*Görevler*:
• 1. Jeffrey Epstein'ın hayatını anlatan yazıya göre Greenberg, Epstein'ı 1976'da neden Bear Stearns'e götürdü? Bir ila üç cümleyle açıklayın.
• 2. Jeffrey Epstein'ın hayatını anlatan yazıyı son cümlesinden sonra sürdürün.

*Metin parçası*:
Serveti Belirsiz, Ölümü Cevapsız: Jeffrey Epstein Hakkında Ne Biliyorsunuz?
Parstoday – Amerika Temsilciler Meclisi, tamamen beklenmedik ve hesapsız bir hamleyle, Adalet Bakanlığı’nı Jeffrey Epstein dosyasına ait tüm kalan belgeleri yayımlamakla yükümlü kılan bir yasa tasarısını kabul etti.
Temsilciler Meclisi, 427 kabul ve yalnızca 1 ret oyuyla, Adalet Bakanlığı’nın Epstein dosyasındaki tüm belgeleri açıklamasını zorunlu kılan tasarıyı onayladı. Parstoday’ın haberine göre, şimdi top Senato’da ve Donald Trump, tasarı masasına gelirse imzalayacağını vaat etti. Bu yeni belgeler her şeyi altüst etmeden önce, gelin Jeffrey Epstein’ın hayatına bir göz atalım.
Jeffrey Epstein 1953 yılında New York’ta doğdu. Ailesi alt orta sınıftandı; yani tipik milyarder hikâyelerinin başladığı yer, ama genellikle başka bir yerde son bulur. İki üniversitede okudu fakat diploma almadı. Neden mi? Belki de üniversite onun parlak zekâsına fazla yavaş ve sıradandı.
1974 yılında, üniversite diploması olmadan prestijli bir özel okulda matematik ve fizik öğretmeni olarak işe alındığında dehası parladı. Nasıl mı? Bu sorunun cevabını yalnızca okulun yöneticileri ya da belki de gizemli bir kozmik güç verebilir. Aynı okulda, öğrencilerden birinin babası olan Bay Greenberg ile tanıştı. Greenberg, Epstein’ın sayılarla oynama yeteneğinden öyle etkilendi ki, onu 1976’da finans şirketi Bear Stearns’e götürdü. Epstein burada hızla en zengin müşterilerin danışmanı oldu. Gerçek yeteneği “sayıları” değil, “zenginleri” yönetmekti.

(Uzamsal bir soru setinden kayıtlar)
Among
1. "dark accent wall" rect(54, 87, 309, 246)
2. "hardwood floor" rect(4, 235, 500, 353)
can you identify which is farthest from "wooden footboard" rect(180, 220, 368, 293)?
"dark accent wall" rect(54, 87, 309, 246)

*Yanıtlar aşağıda*:
• 1. Greenberg, Epstein'ın sayılarla oynama yeteneğinden çok etkilendiği için onu 1976'da finans şirketi Bear Stearns'e götürdü. İkisi, Epstein'ın öğretmenlik yaptığı okulda tanışmıştı. Greenberg o okuldaki öğrencilerden birinin babasıydı.

• 2.
1981’de Intercontinental Assets Group Inc adlı kendi şirketini kurdu. Şirketin işi ilginçti: hem dolandırıcılık mağdurlarına paralarını geri almakta yardımcı oluyor, hem de dolandırıcılara hizmet veriyordu. Gerçek bir kazan-kazan! Bu dönemde kendisinin bir istihbarat ajanı olduğunu iddia etti. Bu iddia hiçbir zaman doğrulanmadı ama sık seyahatleri ve gizemli bağlantıları bu söylentiyi güçlendirdi. Kendi casusluk hikâyeni yazabiliyorsan kanıta ne gerek var?
1987’de Tower adlı finans şirketiyle çalıştı. Bu şirket daha sonra yarım milyar dolarlık bir saadet zincirine dönüştü. Epstein’ın bu planın mimarlarından biri olduğu söylendi. Şaşırtıcı şekilde, şirket 1993’te batmadan önce ayrıldı; sanki geleceği görmüştü.
Bir yıl sonra milyarderlerin servetini yönetmek için bir şirket kurdu ve Victoria’s Secret gibi markaların CEO’su Leslie Wexner’ın mali danışmanı oldu. Ardından şirketini Virgin Adaları’na taşıyarak vergiden kaçtı; her vatanseverin yapacağı gibi!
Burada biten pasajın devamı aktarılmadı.